LICHT AN IM BEUTELZIMMER (Rezension)

* Mucksmäuschenstill und regungslos harren wir in unserem Versteck aus. Nur einige Bäume und Büsche trennen uns von den drei Kängurus. Und ein niedriger Zaun aus geflochtenen Haselzweigen. Den blenden wir aber aus – so fühlt es sich mindestens doppelt so abenteuerlich an.
Die in Australien beheimateten Tiere genießen offenbar die ersten wärmenden Strahlen der Frühlingssonne. Und – schwuppdiwupp – sind es nur noch zwei. Das Jungtier ist in den Beutel der Mutter geschlüpft. Welch wundervolles Schauspiel.

Sid sucht seine Familie

Wie gern würde Sid das jetzt tun – einkuscheln bei seiner Mama, die doch versprochen hatte, auf ihn aufzupassen. Das kleine Beuteltier aus Barbara Raths Kinderroman „Sid – ein kleines Känguru sucht im australischen Busch seine Familie“ hat jedoch den Anschluss verloren. Auf sich allein gestellt kämpft es sich durch die Wildnis.

Dabei fühlte sich Sid eigentlich noch ganz wohl in der kleinen, eng begrenzten Beutelwelt. Er liebte das Geschaukel, wenn seine Kängurumutter schnell und weit sprang. Er liebte die wohlige Wärme, die vertrauten Gespräche, die Nähe und Geborgenheit.

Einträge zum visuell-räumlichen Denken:
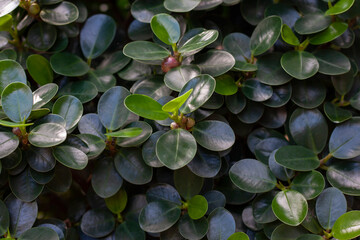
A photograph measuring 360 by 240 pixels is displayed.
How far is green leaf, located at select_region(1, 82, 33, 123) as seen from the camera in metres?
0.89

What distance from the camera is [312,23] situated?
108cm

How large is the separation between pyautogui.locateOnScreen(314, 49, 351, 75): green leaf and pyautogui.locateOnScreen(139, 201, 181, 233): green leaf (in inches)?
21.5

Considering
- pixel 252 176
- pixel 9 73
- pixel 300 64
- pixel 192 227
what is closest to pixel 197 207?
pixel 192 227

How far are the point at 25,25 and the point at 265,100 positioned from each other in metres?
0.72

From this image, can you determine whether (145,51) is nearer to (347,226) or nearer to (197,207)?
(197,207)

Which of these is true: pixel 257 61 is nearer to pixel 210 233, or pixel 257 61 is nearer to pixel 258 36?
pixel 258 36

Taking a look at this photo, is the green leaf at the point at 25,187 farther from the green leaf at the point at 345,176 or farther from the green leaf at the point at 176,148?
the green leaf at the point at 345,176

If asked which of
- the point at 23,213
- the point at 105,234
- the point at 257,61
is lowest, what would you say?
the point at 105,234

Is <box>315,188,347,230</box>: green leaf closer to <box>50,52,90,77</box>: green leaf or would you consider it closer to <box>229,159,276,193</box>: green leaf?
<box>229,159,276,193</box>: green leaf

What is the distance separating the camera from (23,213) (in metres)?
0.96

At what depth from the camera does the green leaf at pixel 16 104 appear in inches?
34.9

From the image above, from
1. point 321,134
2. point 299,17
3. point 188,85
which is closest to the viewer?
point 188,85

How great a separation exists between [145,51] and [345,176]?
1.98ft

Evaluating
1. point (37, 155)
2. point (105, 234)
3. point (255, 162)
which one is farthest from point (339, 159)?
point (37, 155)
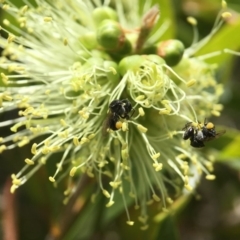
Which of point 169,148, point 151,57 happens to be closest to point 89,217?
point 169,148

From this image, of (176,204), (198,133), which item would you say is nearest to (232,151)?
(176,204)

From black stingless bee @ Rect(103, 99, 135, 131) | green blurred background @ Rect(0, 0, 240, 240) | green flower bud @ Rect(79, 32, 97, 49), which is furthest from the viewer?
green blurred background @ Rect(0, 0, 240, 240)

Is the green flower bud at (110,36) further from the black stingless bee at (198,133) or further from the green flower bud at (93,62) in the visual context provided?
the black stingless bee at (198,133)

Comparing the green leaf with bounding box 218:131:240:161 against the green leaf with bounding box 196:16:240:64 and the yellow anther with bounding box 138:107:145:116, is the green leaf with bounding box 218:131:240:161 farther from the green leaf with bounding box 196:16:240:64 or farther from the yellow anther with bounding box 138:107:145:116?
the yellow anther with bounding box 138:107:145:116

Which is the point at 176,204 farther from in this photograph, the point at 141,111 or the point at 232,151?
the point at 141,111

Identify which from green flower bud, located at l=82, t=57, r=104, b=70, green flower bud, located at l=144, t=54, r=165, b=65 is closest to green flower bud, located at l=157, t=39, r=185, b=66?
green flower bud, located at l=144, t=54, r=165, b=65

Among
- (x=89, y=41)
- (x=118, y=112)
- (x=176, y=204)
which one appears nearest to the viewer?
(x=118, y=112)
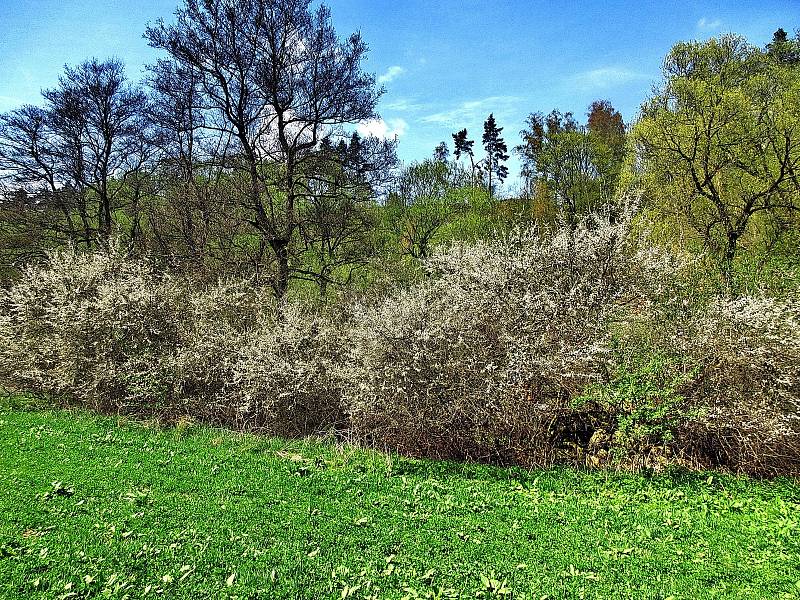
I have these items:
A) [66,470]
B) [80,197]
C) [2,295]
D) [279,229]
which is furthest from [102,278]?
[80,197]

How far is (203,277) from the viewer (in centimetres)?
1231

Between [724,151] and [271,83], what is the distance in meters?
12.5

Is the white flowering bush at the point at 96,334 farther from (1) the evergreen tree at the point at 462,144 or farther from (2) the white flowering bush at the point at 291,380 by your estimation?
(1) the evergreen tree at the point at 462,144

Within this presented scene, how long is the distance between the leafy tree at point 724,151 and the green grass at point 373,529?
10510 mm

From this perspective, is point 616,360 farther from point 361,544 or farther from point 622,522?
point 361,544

◆ ZIEL
Kannst du die Rezension zum Kinderroman über das Känguru Sid nach ihrem letzten Satz aufgreifen und weiterschreiben? Die Datensätze stammen aus einer anderen Quelle.

◆ DIE ANTWORT
Mama teilen? Niemals.

Bis plötzlich ein kleiner rosa Wurm zu ihm in den Beutel rutschte. Es war Pat, sein Bruder. Zumindest behauptete seine Mutter das. Kaum zu glauben, dass er auch einmal so winzig und hilflos gewesen sein soll. Bis der Winzling groß genug ist für gemeinsame spannende Spiele, dauerte es gewiss noch eine Ewigkeit.

Deshalb wollte Sid raus aus der kuscheligen Bauchhöhle. Unbedingt. So schnell wie möglich. Widerwillig beobachtete die Tiermama die ersten Ausflüge ihres dafür eigentlich noch viel zu jungen großen Kleinen.

Erste Sprungversuche

Der genießt seine kleinen Abenteuer – das erste Mal Beutelball spielen, der erste Besuch der Känguruschule, dem Mütterklub lauschen. Und kehrt abends sehr erschöpft und nicht minder glücklich heim. Immer. Bis auf ein Mal. Als er heimlich am Hang stehend eine Schafherde beobachtet. Und abrutscht.

Zwischen Neugier und riesengroßer Angst

An diesem Punkt beginnt sein ungewollt großes Abenteuer. Und die Suche nach seiner Herde und Familie. Wird er sie wiedersehen?

Einfache Worte für große Gefühle

In kindgerechter Sprache erzählt Barbara Rath von Sids aufregenden Erlebnissen. Die zweifache Mutter inzwischen erwachsener Kinder findet leicht verständliche und flüssig lesbare Worte, um das kleine Känguru auf seinem schwierigen und oftmals ängstigenden Weg durch die Wildnis zu begleiten. Mit ihm erleben wir den großen Schmerz der Trennung, unerwartete Hilfe, tief verbindende Freundschaft und das erfüllende Gefühl der Geborgenheit beim Wiedersehen.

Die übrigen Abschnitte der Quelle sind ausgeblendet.